And Going Out in All Directions
I expect to see her lingering at the rail
over dozens—house sparrows and wrens
she tears pieces of bread for,
the obvious pleasure she finds in them.
I try not to intrude from my back door.
Perhaps she remembers her mother.
Or her sons, shot the same night in May.
When St. Francis first called on the birds,
it’s true they had already preached for him.
Just as some dart away with the last,
best pieces of bread, one always arrives
late on the scene, another city besieged,
children massing on the roads.
Maybe Francis hesitated over the news,
whole countries in flight. But consider
the nests he made. They are like words
shaped by the body which inhabits them,
plaited with grass and twigs, with twine,
blue ribbon, with shreds of paper.
They are meant to be temporary shelter,
moment by moment a possible refuge,
like things Christine says to the birds.
From here it’s only her voice I make out.
Hadn’t the birds urged Francis to wander?

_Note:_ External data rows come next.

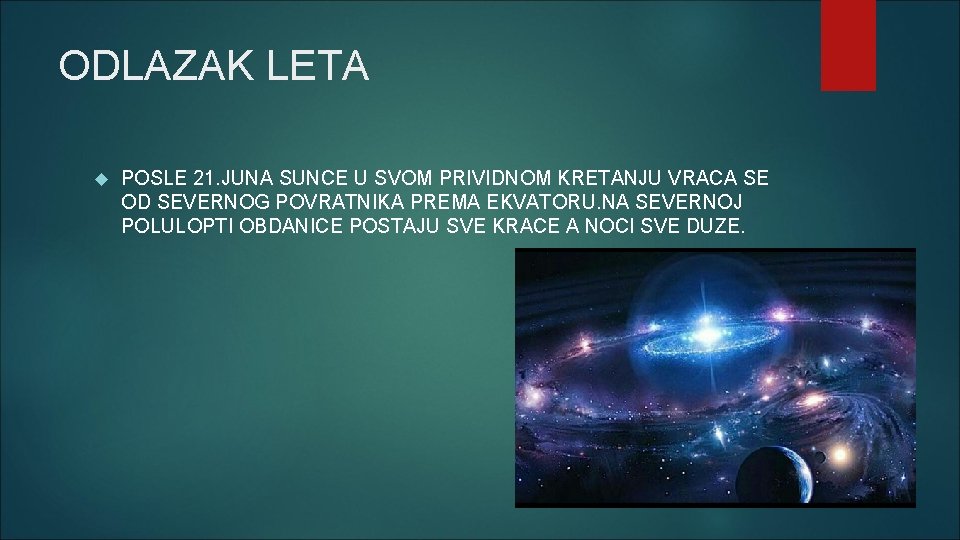 ODLAZAK LETA

POSLE 21.JUNA SUNCE U SVOM PRIVIDNOM KRETANJU VRACA SE OD SEVERNOG POVRATNIKA PREMA EKVATORU.NA SEVERNOJ POLULOPTI OBDANICE POSTAJU SVE KRACE A NOCI SVE DUZE.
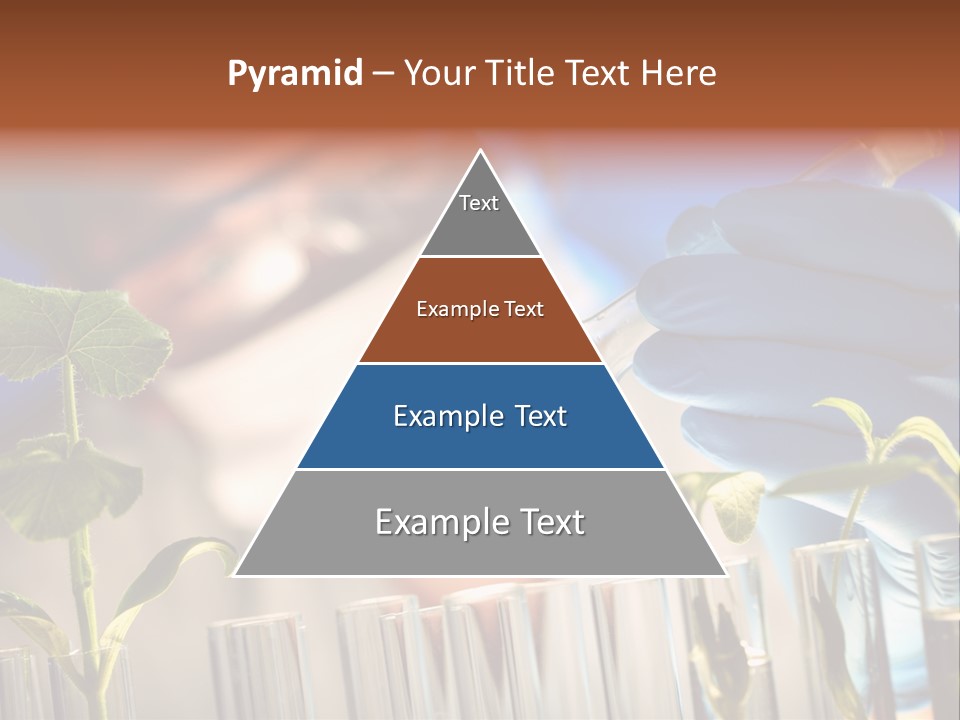 Pyramid – Your Title Text Here

Text

Example Text

Example Text

Example Text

Little sisters, he’s said to have called them,
they were not captive, feckless, or poor,
and if we find a mottled, pried open shell
clinging to the duff, this is a marvel—
that sundered halfness, that necessary
emptiness where a bird unraveled,
all beak, talons, and skin. I drop my eyes.
Hadn’t birds taught him poverty of spirit?
Live exposed to winter gusts, yet sing
invisibly in a sun-filled thicket at morning.
Birds never dwell in nests, a lightweight
work, except us, seeking to hold a place
within for what uses and abandons us.
But Christine gives the birds
their own time to browse the grass—
a lesson I want to take in here, leaving
room for other voices. Her sons
may arrive each day at that early hour.
As she feeds them again, not too close,
they share a simple, brief, and urgent joy.